3) Published reports in the pertinent journals are scarce, as a recent search uncovered less than a dozen articles related to earmold acoustics and earmold modifications.

The purpose of this article is to revisit some of the more practical considerations surrounding the selection and modification of earmolds and how those factors contribute to a more successful hearing aid fitting.

Death of Mechanical Alterations?

The belief that digital electronics supplants the need for modifications to earmolds is not without merit. It is indeed true that many changes to the acoustic parameters of a modern hearing aid can be readily adjusted with a few clicks of a mouse or computer keyboard, using the manufacturer’s fitting software. Many traditional earmold modification techniques that lost favor in the ’80s and ’90s due to the surge in custom product popularity need to be re-examined with the surge in behind-the-ear (BTE) product use since 2005.

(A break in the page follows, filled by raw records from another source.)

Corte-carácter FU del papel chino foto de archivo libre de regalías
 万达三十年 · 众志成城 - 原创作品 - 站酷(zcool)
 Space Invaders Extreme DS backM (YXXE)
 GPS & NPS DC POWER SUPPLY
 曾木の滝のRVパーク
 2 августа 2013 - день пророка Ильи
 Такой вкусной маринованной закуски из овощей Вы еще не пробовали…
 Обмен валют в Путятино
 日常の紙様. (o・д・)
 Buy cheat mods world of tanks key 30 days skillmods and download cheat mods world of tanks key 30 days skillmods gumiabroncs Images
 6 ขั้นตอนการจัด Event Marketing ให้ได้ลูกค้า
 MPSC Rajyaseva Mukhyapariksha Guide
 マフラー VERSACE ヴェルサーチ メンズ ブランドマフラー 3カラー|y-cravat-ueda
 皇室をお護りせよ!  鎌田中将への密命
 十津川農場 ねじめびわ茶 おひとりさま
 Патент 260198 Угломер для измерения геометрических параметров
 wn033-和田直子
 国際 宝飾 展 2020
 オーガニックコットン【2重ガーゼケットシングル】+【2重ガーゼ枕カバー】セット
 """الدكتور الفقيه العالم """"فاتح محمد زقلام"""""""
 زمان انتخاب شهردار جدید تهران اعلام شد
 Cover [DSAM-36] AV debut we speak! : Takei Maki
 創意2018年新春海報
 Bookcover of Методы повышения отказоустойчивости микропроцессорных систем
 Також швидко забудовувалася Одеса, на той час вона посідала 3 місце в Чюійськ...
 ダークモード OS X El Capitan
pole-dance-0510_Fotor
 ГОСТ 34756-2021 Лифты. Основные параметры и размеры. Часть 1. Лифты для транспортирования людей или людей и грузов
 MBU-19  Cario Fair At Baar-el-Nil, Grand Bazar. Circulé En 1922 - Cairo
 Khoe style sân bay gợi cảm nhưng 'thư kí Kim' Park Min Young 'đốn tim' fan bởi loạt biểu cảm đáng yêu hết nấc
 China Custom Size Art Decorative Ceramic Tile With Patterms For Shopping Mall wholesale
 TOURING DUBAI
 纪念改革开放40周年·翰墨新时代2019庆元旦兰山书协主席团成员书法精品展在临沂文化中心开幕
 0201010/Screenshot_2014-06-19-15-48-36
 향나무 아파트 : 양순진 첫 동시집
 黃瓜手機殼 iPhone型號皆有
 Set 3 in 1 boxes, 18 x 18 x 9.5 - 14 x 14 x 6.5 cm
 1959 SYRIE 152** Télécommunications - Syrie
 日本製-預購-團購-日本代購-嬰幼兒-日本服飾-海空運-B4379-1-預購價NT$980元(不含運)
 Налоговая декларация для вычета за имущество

One of the likely factors contributing to the disregard of earmold acoustics and how they contribute to a successful fit can be attributed to the popularity of open-canal (OC) technology. Mini-BTE devices, which are usually coupled to the ear with a noncustomized thin tube and dome ear tip, comprise a significant part of total OC sales. As others have demonstrated,1-3 the fitting range of mini-BTE OC products can be extended with the use of a custom earmold. Although no longer considered an open-canal fitting, mini-BTEs—when coupled to a custom-made earmold using either a thin tube or a thin wire—maintain their cosmetic appeal.

When sales of OC products are combined with conventional BTE hearing aids, well over half of all hearing aids sold in the United States have the potential to be coupled to the ear with a custom earmold. Thus, it is prudent to revisit some of the basic science surrounding earmolds and earmold acoustics, especially as it relates to thin tube/thin wire mini-BTE technology.

Earmold Materials and Styles

Before going into some of the details surrounding the use of custom earmolds for thin tube/wire mini-BTEs, it is important for the dispensing professional to have knowledge of the basis of earmold selection and modifications. The first consideration is when to use various earmold materials and styles.

FIGURE 1. An example of a properly inserted otoblock.

Before this discussion, however, the assumption must be made that the ear impression is taken correctly. The ear impression, using the correct size oto block, must make contact with the entire canal wall, as shown in Figure 1. In addition, the otoblock should extend beyond the second bend of the ear canal, and regardless of the earmold style being ordered, the ear impression material should completely fill the entire concha. Before sending the finished ear impression to the manufacturer, the practitioner should carefully inspect the impression and ensure all the major landmarks of the ear have been accurately cast.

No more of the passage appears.